Try it:
Exactly repeat all the records below, omitting the images they hold.

Material for this exercise:
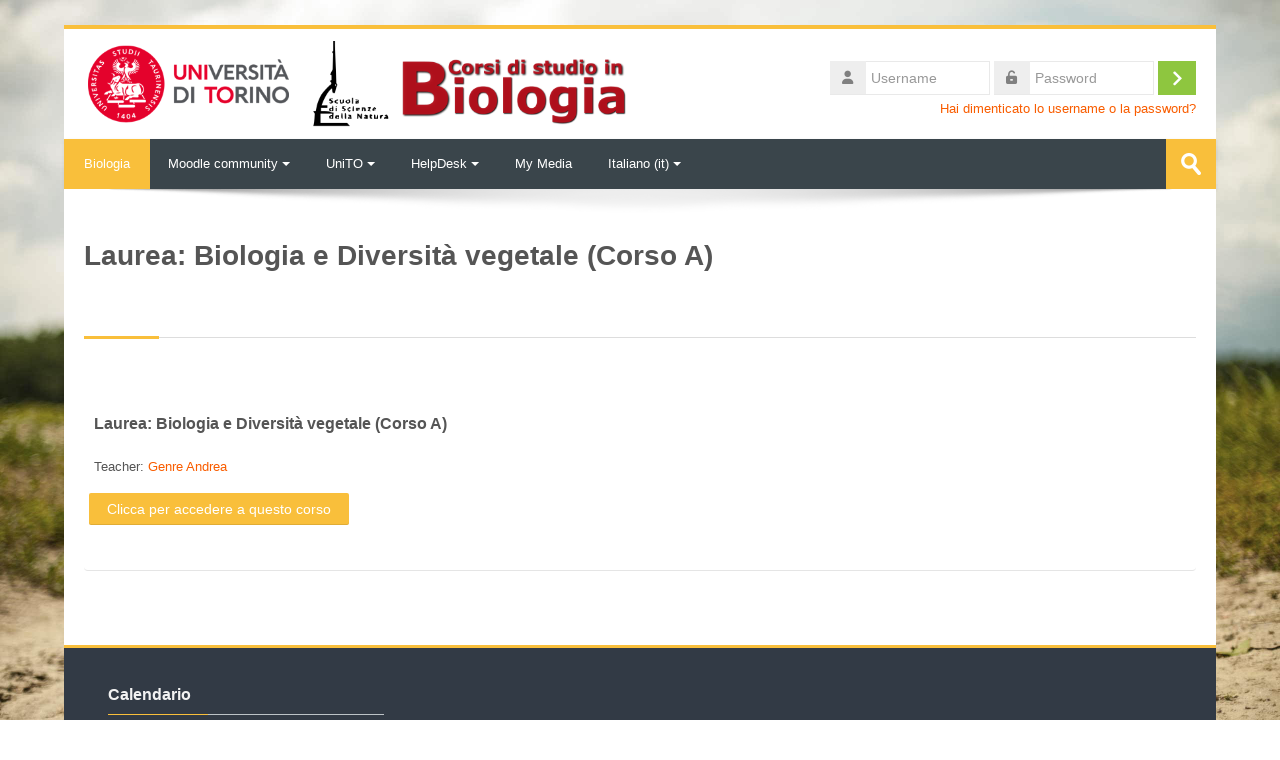

--- FILE ---
content_type: text/css;charset=UTF-8
request_url: https://biologia.i-learn.unito.it/blocks/accessibility/userstyles.php?instance_id=32106
body_size: 84
content:
#block_accessibility_colour2{color:#555555 !important;background-color:#FFFFCC !important;}#block_accessibility_colour3{background-color:#99CCFF !important;}#block_accessibility_colour4{color:#FFFF00 !important;background-color:#000000 !important;}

Task output:
--- FILE ---
content_type: text/css;charset=UTF-8
request_url: https://biologia.i-learn.unito.it/blocks/accessibility/userstyles.php?instance_id=32106
body_size: 84
content:
#block_accessibility_colour2{color:#555555 !important;background-color:#FFFFCC !important;}#block_accessibility_colour3{background-color:#99CCFF !important;}#block_accessibility_colour4{color:#FFFF00 !important;background-color:#000000 !important;}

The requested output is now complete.